MONOCACY, Md. —Baltimore and Ohio Railroad agents knew they had a serious problem brewing when a sizable Confederate force appeared unexpectedly near Frederick, Md., in early July 1864, during the American Civil War.
These rebels could reap serious havoc in Maryland, and more importantly, threaten Washington, D.C.
Upon learning the news, B&O Railroad President John W. Garrett notified Maj. Gen. Lew Wallace in Baltimore. Wallace quickly assembled a force of roughly 5,000 troops, many of which were not battle tested, and headed to the Monocacy rail junction along the Monocacy River, just south of Frederick. Soon after, some additional troops rushed up from Petersburg arrived, and augmented his small command.
A month earlier, Lee had dispatched Early north to threaten the Union capital. Lee hoped that the move would force Grant to counter the threat by likewise sending Union troops north, and thus take pressure off the Confederate lines at Petersburg and Richmond.
On the morning of July 9, 1864, Wallace's 6,600 Union soldiers confronted a 15,000-strong Confederate force under the command of Lt. Gen. Jubal A. Early.
The Battle of Monocacy had commenced.
This year marks the battle's 150th anniversary. The encounter slowed the Confederate march toward the national capital, and bought invaluable time for the Union to reinforce Washington. The battle has long since become known as "The Battle that Saved Washington."
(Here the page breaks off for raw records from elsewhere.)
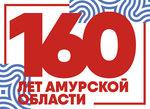 20 (8) декабря – 160 лет со дня учреждения Амурской области (1858)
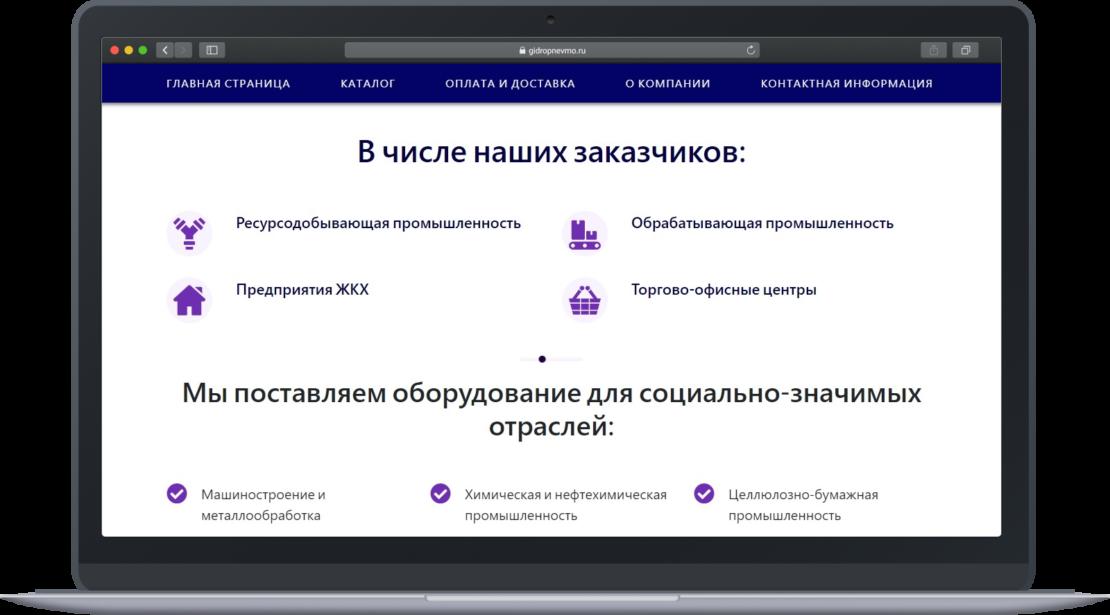 Портфолио - Сайт компании Монолит - Информация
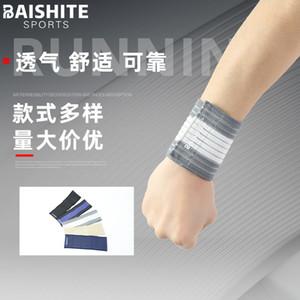 QEUaO Wrist Fixierung anti-Verstauchung Gelenkbänder Handgelenkschutz Palm Sport Übung Übung Protective Sport und Fitne Bergsteigen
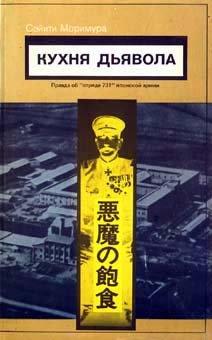 21 июля. «Покаяние» японского композитора Синъитиро Икэбэ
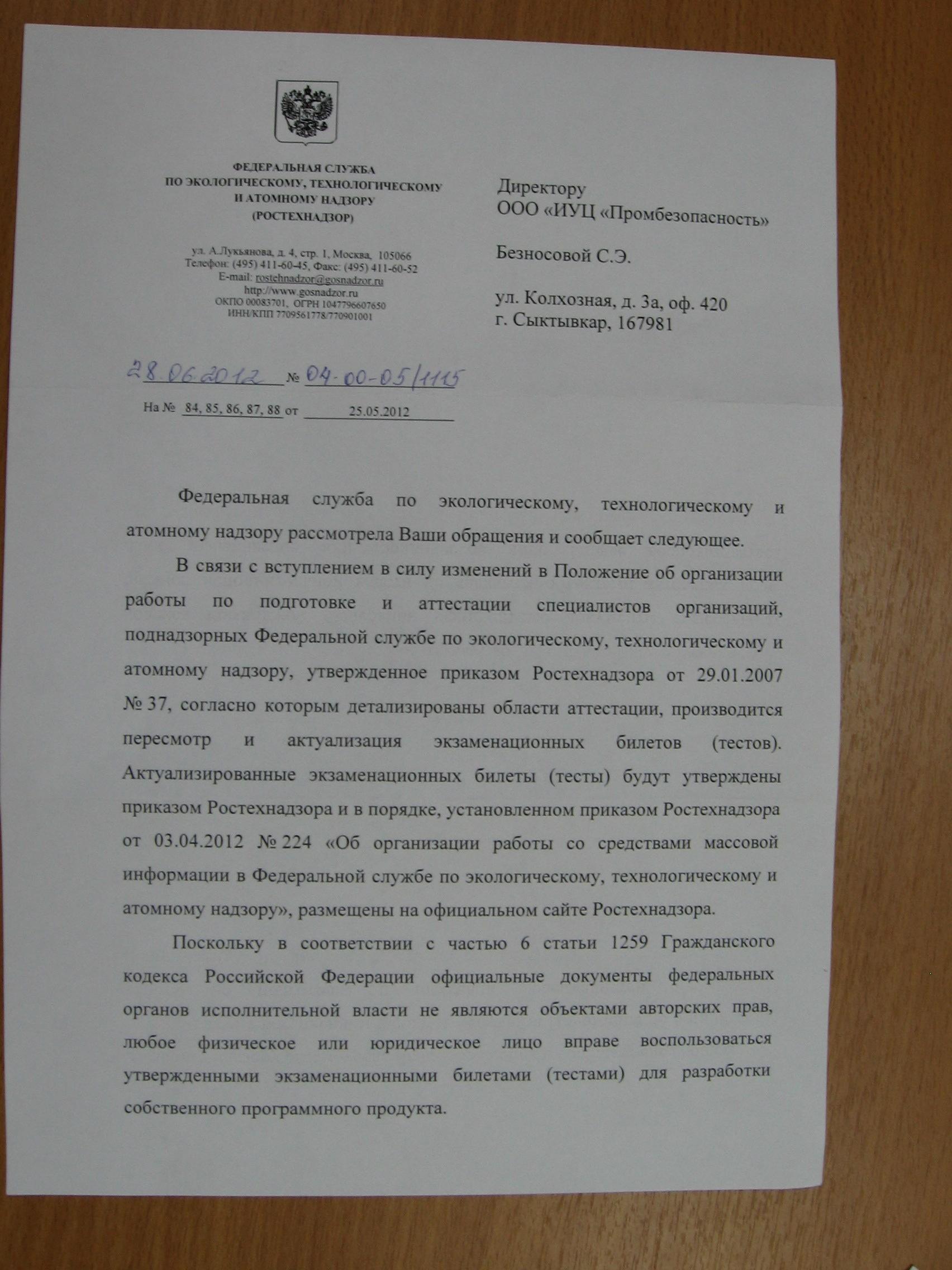 """Письмо Ростехнадзора ООО """"Термика"""""""
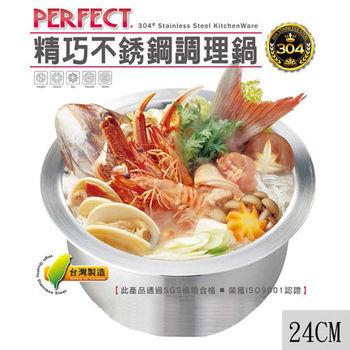 【理想】PERFECT精巧不鏽鋼調理鍋組 -24cm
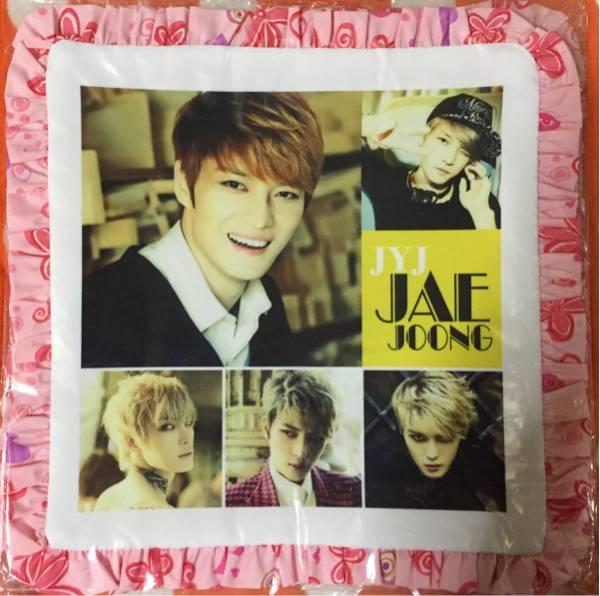 JYJ ジェジュン クッション カバー ラス1 ライブグッズの画像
The Monocacy National Battlefield encompasses approximately 1,600 acres in essentially four land parcels that include three farms and a flour mill. The battlefield offers an ideal day trip from Washington, 52 miles to the southeast, or as a bonus stopover during a trip to Gettysburg, a one-hour drive north in Pennsylvania, or Antietam, about a 40-minute drive to the northwest.
The Battle of Monocacy began with morning skirmishes at the Best Farm. Early had planned a frontal assault from the Best Farm toward Union troops guarding the Monocacy Junction. But a stubborn Union defense supported by artillery slowed the Confederates' progress.
Early had expected Union resistance at the railroad junction, and had a ready alternative plan. His cavalry moved past the west side of the Best Farm to ford the Monocacy River behind the Worthington Farm on the opposite bank, south of the rail junction.
Keep traveling on the road to the Worthington Farm unit. This will help you keep the battlefield visit in chronological order.
The Worthington House was built around 1851, and used as a rebel hospital during the battle. The surrounding farm grounds also served as assembly points for Confederate infantry and cavalry forces. Dismounted cavalrymen, the first to cross the Monocacy, launched two failed attacks from the area, each against the Union flanks at the neighboring Thomas Farm.
After the attempts, Early shifted a division across the Monocacy River to the join the cavalry at the Worthington Farm. The now-larger Confederate force prepared for a third go at the Thomas Farm.
At 3:30 pm, Early's troops attacked the Union line anchored along a rail fence at the Thomas Farm. After roughly 30 minutes, the Southerners had turned the Union's right flank, and forced the men in blue to retreat.
A 1.75-mile hiking trail on the property starts from a small parking area just off Baker Valley Road, and then heads down past the farm's maroon barn. Markers along the trail indicate different phases of the battle.
The distant rumble of traffic passing through the battlefield on nearby I-270 or an owl hoot occasionally interrupt the peacefulness of the walking path. The sprawling farm property features only a few tree-lined stretches, leaving visitors exposed to the sun much of the time. Therefore, hikers planning to make a full survey of this part of Monocacy should remember to bring sunscreen and a hat.
The Thomas Farm mansion, established c. 1780, still stands today, and serves as the Park Service administrative offices for the battlefield. As the battle raged on the property, the Thomas family hunkered down in their basement.
Backtracking down Baker Valley and Araby roads, the last Monocacy stop lies across Route 355 at the Gambrill Mill. The mill dates back to 1830, and was used as a Union hospital during the battle and as a focal point for an organized withdrawal. A footpath circling the pond at the mill takes visitors through the final phase of the battle. The path includes a nice vantage point from where visitors can see a railroad bridge over the Monocacy that Wallace's troops used to pull back to Baltimore.